“Ci sono parole che la politica dovrebbe pronunciare con più cautela, soprattutto se vengono brandite contro un avversario, prese in prestito per descrivere uno stato delle cose, urlate per stupire. Si trasformano invece in banali e bieche metafore che stridono come unghie sul vetro”.

Il 18 gennaio il vicedirettore di Repubblica Dario Cresto-Dina ha invitato i politici italiani a usare con più moderazione la parola cancro “per marchiare degenerazioni sociali, economiche e politiche”, un uso che “ferisce i malati e chi li cura”. Pochi giorni prima Tomàs Delclós, il difensore dei lettori del País, aveva risposto alle lamentele di una lettrice guarita dal cancro e stufa di sentire quella parola “associata a situazioni tragiche che fanno prevedere un finale drammatico”.

L’uso in senso figurato, spiega Delclós, non è sbagliato.

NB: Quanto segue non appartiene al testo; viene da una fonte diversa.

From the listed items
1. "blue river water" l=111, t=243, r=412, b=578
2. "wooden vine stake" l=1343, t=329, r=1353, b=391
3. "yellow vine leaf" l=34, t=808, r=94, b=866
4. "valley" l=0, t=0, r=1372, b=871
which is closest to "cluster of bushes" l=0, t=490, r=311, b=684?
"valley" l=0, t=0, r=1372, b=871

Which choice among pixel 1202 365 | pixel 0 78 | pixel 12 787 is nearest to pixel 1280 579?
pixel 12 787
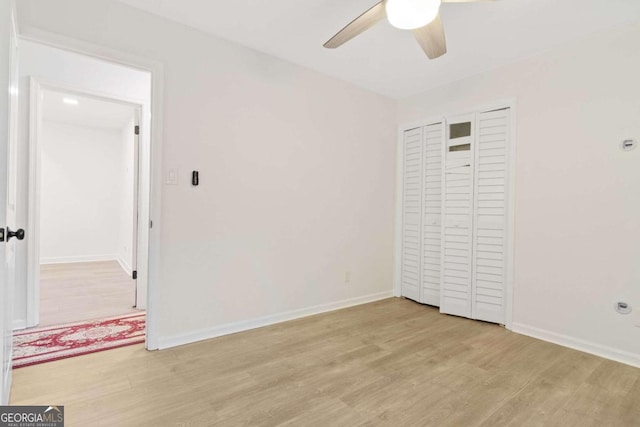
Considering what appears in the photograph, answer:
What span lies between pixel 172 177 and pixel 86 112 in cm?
400

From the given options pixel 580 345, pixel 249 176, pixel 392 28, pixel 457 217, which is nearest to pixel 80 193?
pixel 249 176

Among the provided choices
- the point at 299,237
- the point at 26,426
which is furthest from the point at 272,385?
the point at 299,237

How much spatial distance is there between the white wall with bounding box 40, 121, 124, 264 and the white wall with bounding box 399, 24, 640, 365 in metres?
6.38

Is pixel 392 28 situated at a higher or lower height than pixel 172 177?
higher

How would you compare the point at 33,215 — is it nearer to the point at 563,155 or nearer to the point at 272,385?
the point at 272,385

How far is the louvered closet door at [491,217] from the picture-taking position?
9.98 feet

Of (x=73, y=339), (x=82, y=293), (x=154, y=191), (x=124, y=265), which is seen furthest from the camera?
(x=124, y=265)

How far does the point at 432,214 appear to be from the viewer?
365 cm

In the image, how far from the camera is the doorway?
193 inches

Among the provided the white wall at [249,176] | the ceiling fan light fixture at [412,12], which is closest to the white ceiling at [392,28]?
the white wall at [249,176]

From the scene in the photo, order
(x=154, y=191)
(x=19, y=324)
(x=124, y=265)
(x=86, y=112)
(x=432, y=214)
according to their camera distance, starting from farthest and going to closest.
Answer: (x=124, y=265)
(x=86, y=112)
(x=432, y=214)
(x=19, y=324)
(x=154, y=191)

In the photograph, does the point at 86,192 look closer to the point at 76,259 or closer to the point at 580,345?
the point at 76,259

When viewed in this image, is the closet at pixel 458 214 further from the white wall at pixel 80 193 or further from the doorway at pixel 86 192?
the white wall at pixel 80 193

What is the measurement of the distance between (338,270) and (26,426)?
261 cm
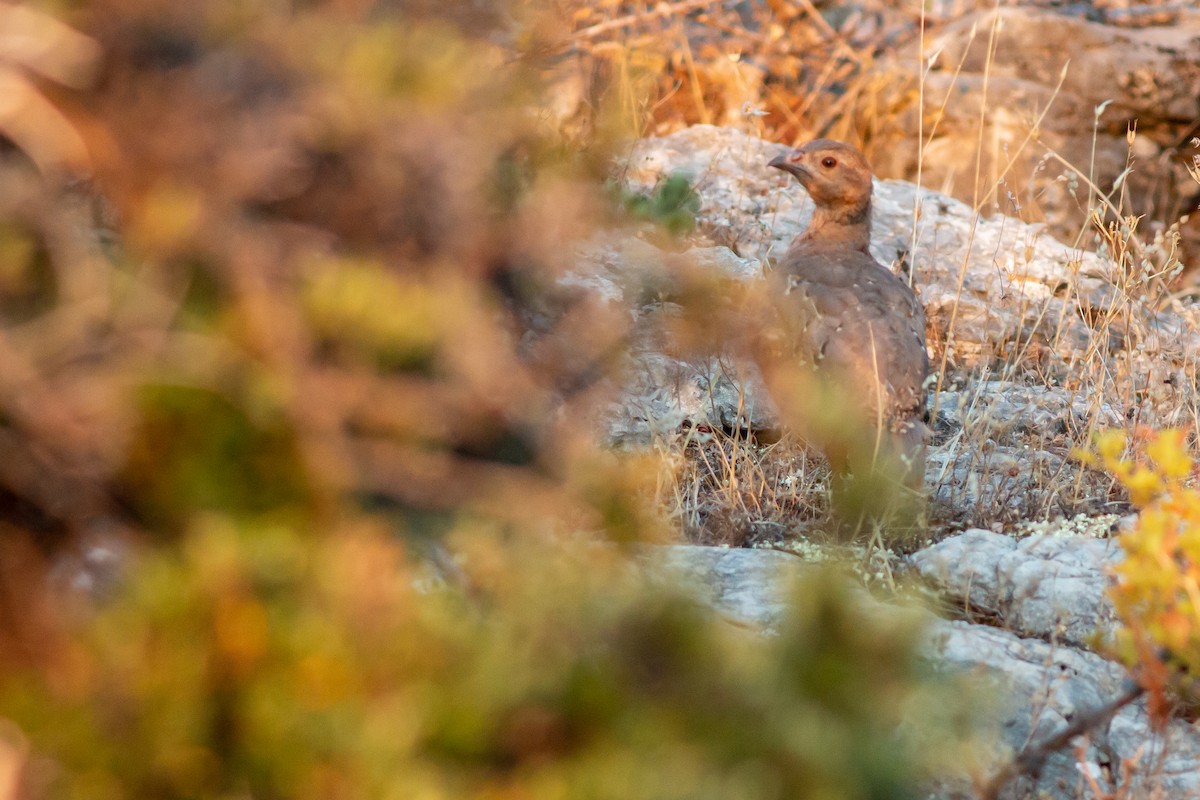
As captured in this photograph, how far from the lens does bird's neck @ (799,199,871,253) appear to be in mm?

Il problema è l’accumulo, che “logora l’impatto concettuale dell’espressione, la trasforma in un cliché”. Nel 1946, in un saggio intitolato

Politics and the english language, George Orwell metteva in guardia contro “le metafore trite che hanno perso ogni potere evocativo e sono usate solo per risparmiarsi la fatica di inventare un’espressione nuova”. I cliché, spiega il libro di stile dell’Economist, “intorpidiscono il cervello del lettore, invece di stimolarlo”.